STATED GOAL
Set down the entries again with no changes, starting at the line that contains "Which is nearer" and ending at the last line of the entries, with both ends included.

* begin *

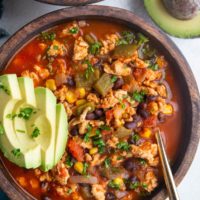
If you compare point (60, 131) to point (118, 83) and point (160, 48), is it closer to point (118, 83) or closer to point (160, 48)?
point (118, 83)

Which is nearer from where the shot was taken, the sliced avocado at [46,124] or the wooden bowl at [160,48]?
the sliced avocado at [46,124]

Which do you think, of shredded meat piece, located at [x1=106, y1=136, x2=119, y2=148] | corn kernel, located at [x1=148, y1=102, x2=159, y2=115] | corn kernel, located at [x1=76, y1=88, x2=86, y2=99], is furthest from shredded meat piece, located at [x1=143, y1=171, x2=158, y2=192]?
corn kernel, located at [x1=76, y1=88, x2=86, y2=99]

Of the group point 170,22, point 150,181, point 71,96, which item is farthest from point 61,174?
point 170,22

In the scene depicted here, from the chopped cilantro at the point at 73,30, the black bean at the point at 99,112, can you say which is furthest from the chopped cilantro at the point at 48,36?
the black bean at the point at 99,112

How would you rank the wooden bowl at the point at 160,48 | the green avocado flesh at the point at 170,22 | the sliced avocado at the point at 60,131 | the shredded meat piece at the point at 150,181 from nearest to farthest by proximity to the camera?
1. the sliced avocado at the point at 60,131
2. the wooden bowl at the point at 160,48
3. the shredded meat piece at the point at 150,181
4. the green avocado flesh at the point at 170,22

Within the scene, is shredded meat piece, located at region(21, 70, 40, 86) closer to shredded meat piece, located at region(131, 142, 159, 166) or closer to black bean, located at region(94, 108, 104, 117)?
black bean, located at region(94, 108, 104, 117)

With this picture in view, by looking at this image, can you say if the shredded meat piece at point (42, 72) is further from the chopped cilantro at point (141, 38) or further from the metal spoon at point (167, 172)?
the metal spoon at point (167, 172)

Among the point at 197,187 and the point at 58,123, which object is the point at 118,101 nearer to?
the point at 58,123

* end *

ANSWER FOR THE TASK
Which is nearer from where the shot was taken, the sliced avocado at [46,124] or the wooden bowl at [160,48]?
the sliced avocado at [46,124]

Which do you think, of shredded meat piece, located at [x1=106, y1=136, x2=119, y2=148] | corn kernel, located at [x1=148, y1=102, x2=159, y2=115] | corn kernel, located at [x1=76, y1=88, x2=86, y2=99], is furthest from shredded meat piece, located at [x1=143, y1=171, x2=158, y2=192]?
corn kernel, located at [x1=76, y1=88, x2=86, y2=99]

Of the group point 170,22, point 150,181, point 71,96, which item is farthest from point 61,174?
point 170,22

In the scene depicted here, from the chopped cilantro at the point at 73,30, the black bean at the point at 99,112, can you say which is furthest from the chopped cilantro at the point at 48,36?
the black bean at the point at 99,112

How would you rank the wooden bowl at the point at 160,48 | the green avocado flesh at the point at 170,22 | the sliced avocado at the point at 60,131 | the shredded meat piece at the point at 150,181 from nearest to farthest by proximity to the camera?
1. the sliced avocado at the point at 60,131
2. the wooden bowl at the point at 160,48
3. the shredded meat piece at the point at 150,181
4. the green avocado flesh at the point at 170,22

Within the scene, is shredded meat piece, located at region(21, 70, 40, 86) closer to shredded meat piece, located at region(131, 142, 159, 166) or closer to black bean, located at region(94, 108, 104, 117)?
black bean, located at region(94, 108, 104, 117)

With this picture in view, by looking at this image, can you say if the shredded meat piece at point (42, 72) is further from the chopped cilantro at point (141, 38) or further from the metal spoon at point (167, 172)?
the metal spoon at point (167, 172)

Among the point at 197,187 and the point at 58,123, which object is the point at 118,101 nearer to?
the point at 58,123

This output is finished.